Johann L. Ehrenhaft, 38MD, 48R, is a physician whose talents in thoracic-cardiovascular surgery have benefited the University of Iowa and countless patients for nearly four decades. Dr. Ehrenhaft became the first chairman of the Division of Thoracic-Cardiovascular Surgery at the University of Iowa Hospitals and Clinics in 1949.
In the early 1950s, a time in the history of medicine when physicians took great steps forward in the treatment of heart disease, Dr. Ehrenhaft distinguished himself as a pioneer in cardiopulmonary surgery. He performed the first closed mitral commissurotomy in Iowa in 1950. The surgical procedure corrected the otherwise fatal ravages of rheumatic fever, which narrowed the valves of the heart, forcing it to work harder.
Early in his career at the UI, Dr. Ehrenhaft designed and constructed one of the first heart-lung machines, a device used to support heart and lung function during open-heart surgery. He used the pump clinically for the first time in 1956 to save the life of a five-year-old girl with a ventricular septal defect. Such open-heart surgeries are now fairly common, but were daring and innovative 30 years ago.
Throughout his career, Dr. Ehrenhaft wrote prolifically, extending his influence beyond the clinics and classrooms at the University of Iowa. His bibliography includes over 140 publications and book chapters, among which is one of the earliest studies encouraging surgeons to consider the removal of tumors that have spread to the lung from other sources. He also served as an editor of the Annals of Thoracic Surgery.
But his true legacy is in the thoracic and cardiovascular surgical program he built at Iowa. Dr. Ehrenhaft directed and supervised the training of 53 thoracic surgeons, 18 vascular surgeons, and seven special fellows before his retirement as chairman in 1986. Known as a deeply humane physician with a passion for excellence, Dr.

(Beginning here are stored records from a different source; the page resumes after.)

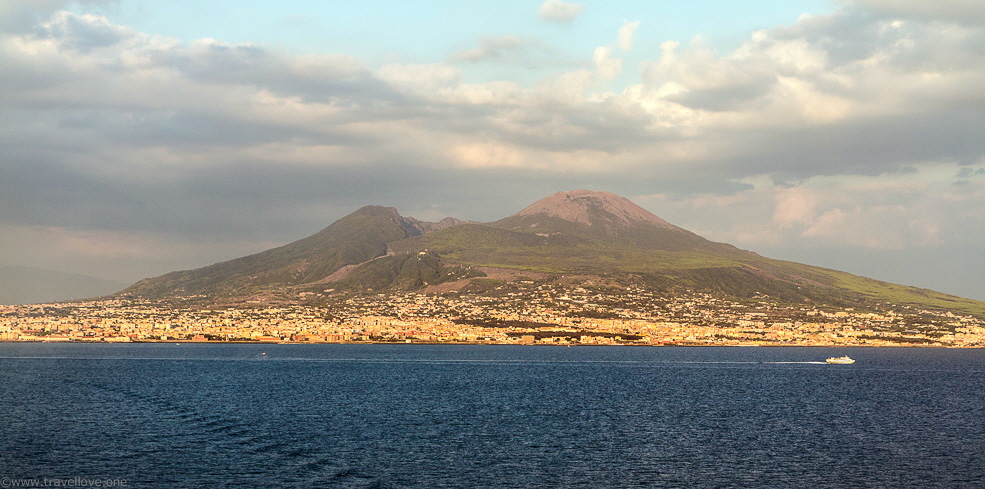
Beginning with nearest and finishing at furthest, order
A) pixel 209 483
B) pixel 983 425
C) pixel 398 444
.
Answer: pixel 209 483 → pixel 398 444 → pixel 983 425

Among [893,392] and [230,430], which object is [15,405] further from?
[893,392]

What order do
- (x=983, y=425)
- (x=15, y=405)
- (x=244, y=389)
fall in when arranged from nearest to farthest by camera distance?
(x=983, y=425) → (x=15, y=405) → (x=244, y=389)

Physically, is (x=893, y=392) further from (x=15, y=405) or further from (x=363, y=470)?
(x=15, y=405)

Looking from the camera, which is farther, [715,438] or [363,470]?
[715,438]

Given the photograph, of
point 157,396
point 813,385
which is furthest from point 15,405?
point 813,385

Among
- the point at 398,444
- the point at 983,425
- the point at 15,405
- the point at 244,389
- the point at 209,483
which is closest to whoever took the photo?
the point at 209,483

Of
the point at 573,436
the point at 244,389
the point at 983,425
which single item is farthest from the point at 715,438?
the point at 244,389
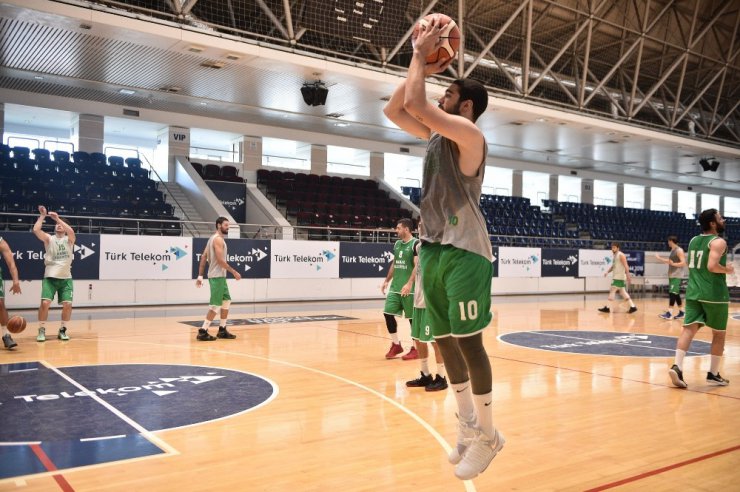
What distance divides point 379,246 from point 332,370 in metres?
11.9

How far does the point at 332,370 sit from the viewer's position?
7645 mm

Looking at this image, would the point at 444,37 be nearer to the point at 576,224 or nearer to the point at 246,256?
the point at 246,256

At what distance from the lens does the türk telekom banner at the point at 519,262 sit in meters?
21.4

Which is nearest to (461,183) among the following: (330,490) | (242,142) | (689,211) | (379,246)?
(330,490)

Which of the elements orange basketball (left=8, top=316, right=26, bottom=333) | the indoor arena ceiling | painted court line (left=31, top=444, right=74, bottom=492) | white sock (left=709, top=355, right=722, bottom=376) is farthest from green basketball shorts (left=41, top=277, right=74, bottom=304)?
white sock (left=709, top=355, right=722, bottom=376)

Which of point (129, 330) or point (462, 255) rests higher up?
point (462, 255)

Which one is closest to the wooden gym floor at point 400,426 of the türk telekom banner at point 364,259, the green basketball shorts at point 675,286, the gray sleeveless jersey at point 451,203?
the gray sleeveless jersey at point 451,203

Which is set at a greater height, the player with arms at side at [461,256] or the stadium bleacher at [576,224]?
the stadium bleacher at [576,224]

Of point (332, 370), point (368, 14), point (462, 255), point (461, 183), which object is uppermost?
point (368, 14)

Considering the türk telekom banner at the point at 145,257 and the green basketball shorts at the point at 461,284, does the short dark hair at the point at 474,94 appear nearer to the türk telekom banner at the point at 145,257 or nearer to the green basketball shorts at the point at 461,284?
the green basketball shorts at the point at 461,284

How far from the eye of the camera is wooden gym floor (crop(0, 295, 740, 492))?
376cm

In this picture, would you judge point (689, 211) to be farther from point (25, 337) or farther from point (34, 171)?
point (25, 337)

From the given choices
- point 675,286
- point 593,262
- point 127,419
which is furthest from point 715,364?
point 593,262

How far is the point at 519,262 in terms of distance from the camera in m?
21.8
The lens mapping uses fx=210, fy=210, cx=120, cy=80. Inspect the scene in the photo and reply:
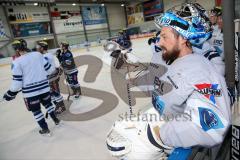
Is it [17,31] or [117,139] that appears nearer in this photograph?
[117,139]

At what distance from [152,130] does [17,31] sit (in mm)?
19271

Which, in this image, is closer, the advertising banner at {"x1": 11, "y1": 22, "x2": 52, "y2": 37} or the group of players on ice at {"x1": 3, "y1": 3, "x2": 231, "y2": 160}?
the group of players on ice at {"x1": 3, "y1": 3, "x2": 231, "y2": 160}

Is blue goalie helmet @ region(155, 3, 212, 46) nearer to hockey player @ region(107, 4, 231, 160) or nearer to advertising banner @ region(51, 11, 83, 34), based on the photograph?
hockey player @ region(107, 4, 231, 160)

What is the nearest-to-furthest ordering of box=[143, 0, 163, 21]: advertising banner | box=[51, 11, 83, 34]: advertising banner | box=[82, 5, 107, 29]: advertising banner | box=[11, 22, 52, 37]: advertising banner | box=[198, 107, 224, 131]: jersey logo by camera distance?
box=[198, 107, 224, 131]: jersey logo → box=[11, 22, 52, 37]: advertising banner → box=[51, 11, 83, 34]: advertising banner → box=[82, 5, 107, 29]: advertising banner → box=[143, 0, 163, 21]: advertising banner

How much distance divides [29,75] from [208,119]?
2.62m

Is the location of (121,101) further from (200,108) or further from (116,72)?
(200,108)

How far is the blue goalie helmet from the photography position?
1040mm

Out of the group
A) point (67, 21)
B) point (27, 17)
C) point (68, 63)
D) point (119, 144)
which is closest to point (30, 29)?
point (27, 17)

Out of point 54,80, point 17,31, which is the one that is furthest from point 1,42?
point 54,80

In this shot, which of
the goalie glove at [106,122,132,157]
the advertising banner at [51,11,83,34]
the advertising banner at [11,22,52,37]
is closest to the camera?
the goalie glove at [106,122,132,157]

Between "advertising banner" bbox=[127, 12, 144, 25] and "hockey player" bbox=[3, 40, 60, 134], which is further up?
"advertising banner" bbox=[127, 12, 144, 25]

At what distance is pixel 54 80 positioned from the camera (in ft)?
13.1

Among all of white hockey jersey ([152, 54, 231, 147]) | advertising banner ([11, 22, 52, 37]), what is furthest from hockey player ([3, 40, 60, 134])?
advertising banner ([11, 22, 52, 37])

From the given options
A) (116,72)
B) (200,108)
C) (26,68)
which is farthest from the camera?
(116,72)
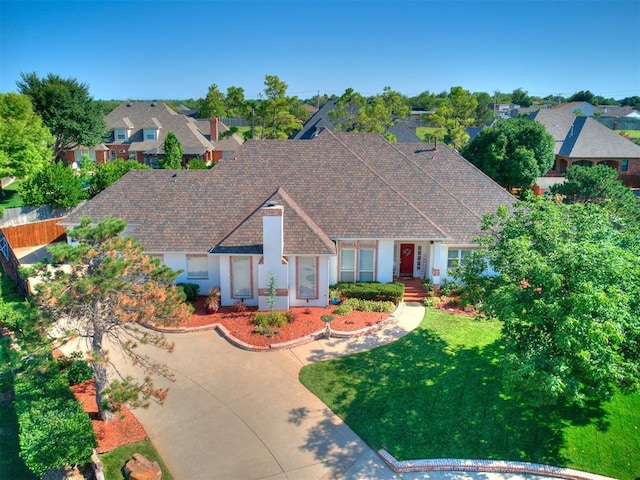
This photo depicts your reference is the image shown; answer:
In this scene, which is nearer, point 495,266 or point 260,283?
point 495,266

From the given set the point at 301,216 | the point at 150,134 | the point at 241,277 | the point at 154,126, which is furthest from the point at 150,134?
the point at 241,277

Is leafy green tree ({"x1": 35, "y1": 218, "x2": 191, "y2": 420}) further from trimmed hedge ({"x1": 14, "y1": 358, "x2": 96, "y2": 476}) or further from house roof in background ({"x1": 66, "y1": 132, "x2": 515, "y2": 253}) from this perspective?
house roof in background ({"x1": 66, "y1": 132, "x2": 515, "y2": 253})

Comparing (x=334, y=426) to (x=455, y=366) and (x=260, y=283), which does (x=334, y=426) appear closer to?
(x=455, y=366)

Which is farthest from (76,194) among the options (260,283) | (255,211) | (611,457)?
(611,457)

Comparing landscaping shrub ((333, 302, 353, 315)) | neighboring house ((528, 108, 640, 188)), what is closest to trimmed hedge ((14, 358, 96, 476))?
landscaping shrub ((333, 302, 353, 315))

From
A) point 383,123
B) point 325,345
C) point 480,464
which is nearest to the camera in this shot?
point 480,464

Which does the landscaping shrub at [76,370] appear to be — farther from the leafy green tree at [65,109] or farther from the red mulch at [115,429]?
the leafy green tree at [65,109]
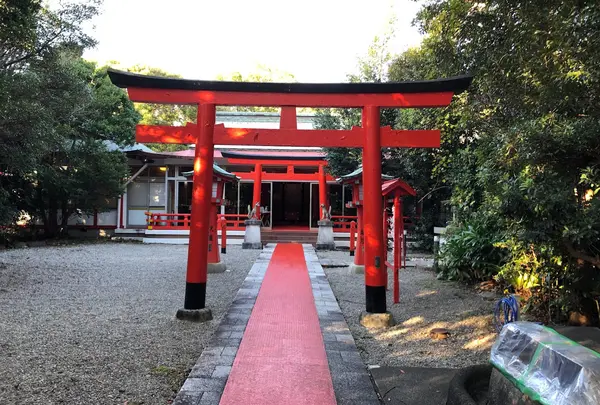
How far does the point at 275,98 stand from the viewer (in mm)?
5805

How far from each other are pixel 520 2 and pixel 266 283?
600cm

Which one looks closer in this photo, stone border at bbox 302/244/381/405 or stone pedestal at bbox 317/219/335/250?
stone border at bbox 302/244/381/405

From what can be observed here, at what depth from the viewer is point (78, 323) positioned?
5.38 meters

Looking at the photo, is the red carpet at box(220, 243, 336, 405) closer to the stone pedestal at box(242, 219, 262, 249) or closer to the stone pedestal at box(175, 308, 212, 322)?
the stone pedestal at box(175, 308, 212, 322)

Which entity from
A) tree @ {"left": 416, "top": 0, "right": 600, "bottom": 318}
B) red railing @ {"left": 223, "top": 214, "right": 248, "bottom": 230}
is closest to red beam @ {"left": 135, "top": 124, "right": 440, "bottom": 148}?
tree @ {"left": 416, "top": 0, "right": 600, "bottom": 318}

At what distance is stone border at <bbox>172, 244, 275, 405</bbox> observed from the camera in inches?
129

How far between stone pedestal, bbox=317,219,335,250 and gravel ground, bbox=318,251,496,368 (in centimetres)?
654

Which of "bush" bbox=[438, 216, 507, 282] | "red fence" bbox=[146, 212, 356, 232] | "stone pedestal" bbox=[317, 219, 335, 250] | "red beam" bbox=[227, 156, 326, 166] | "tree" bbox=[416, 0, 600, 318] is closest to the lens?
"tree" bbox=[416, 0, 600, 318]

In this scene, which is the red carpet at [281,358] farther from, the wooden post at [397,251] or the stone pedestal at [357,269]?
the stone pedestal at [357,269]

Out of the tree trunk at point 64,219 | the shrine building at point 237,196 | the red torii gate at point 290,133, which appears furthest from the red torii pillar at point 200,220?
the tree trunk at point 64,219

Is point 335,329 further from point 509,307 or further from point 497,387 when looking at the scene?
point 497,387

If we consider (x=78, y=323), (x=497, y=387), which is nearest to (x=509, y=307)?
(x=497, y=387)

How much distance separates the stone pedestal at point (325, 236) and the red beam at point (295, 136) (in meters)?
9.67

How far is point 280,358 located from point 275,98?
331cm
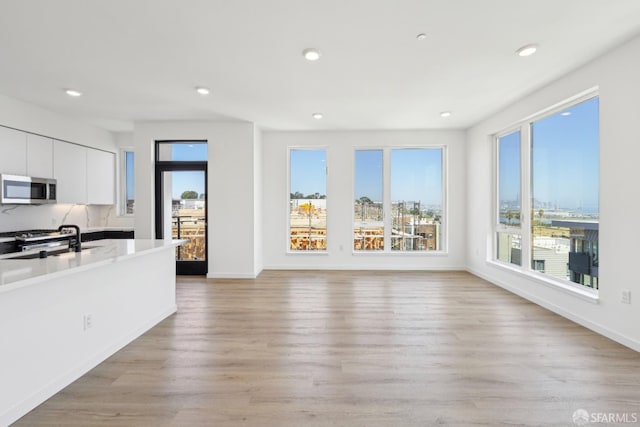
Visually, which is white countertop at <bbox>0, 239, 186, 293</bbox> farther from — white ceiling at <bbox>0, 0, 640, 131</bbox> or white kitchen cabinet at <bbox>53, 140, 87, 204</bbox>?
white kitchen cabinet at <bbox>53, 140, 87, 204</bbox>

Ehrenhaft's devotion to developing and maintaining surgical training programs of exceptional clinical scope and experience has been recognized by his peers, who elected him president of the Directors of Thoracic Residencies and a director of the American Board of Thoracic Surgery.
Dr. Ehrenhaft is a member of over 30 professional societies and of all the distinguished surgical societies. His exemplary career has been influenced by many outstanding mentors: by his mother, one of the first women to earn a PhD in Europe; by his father, a renowned physicist; and by his uncle, Dr. Arthur Steindler, an orthopedic surgeon at the University of Iowa.
Dr. Ehrenhaft's contributions, however, extend beyond medicine. His love of art and his interest in the political and social changes surrounding the Renaissance have combined to make him a knowledgeable and sensitive collector of prints and drawings. He was the first president of the Print and Drawing Study Club at Iowa's Museum of Art and is a member of the Friends Development Council.
Since 1963, the University of Iowa has annually recognized accomplished alumni and friends with Distinguished Alumni Awards. Awards are presented in seven categories: Achievement, Service, Hickerson Recognition, Faculty, Staff, Recent Graduate, and Friend of the University.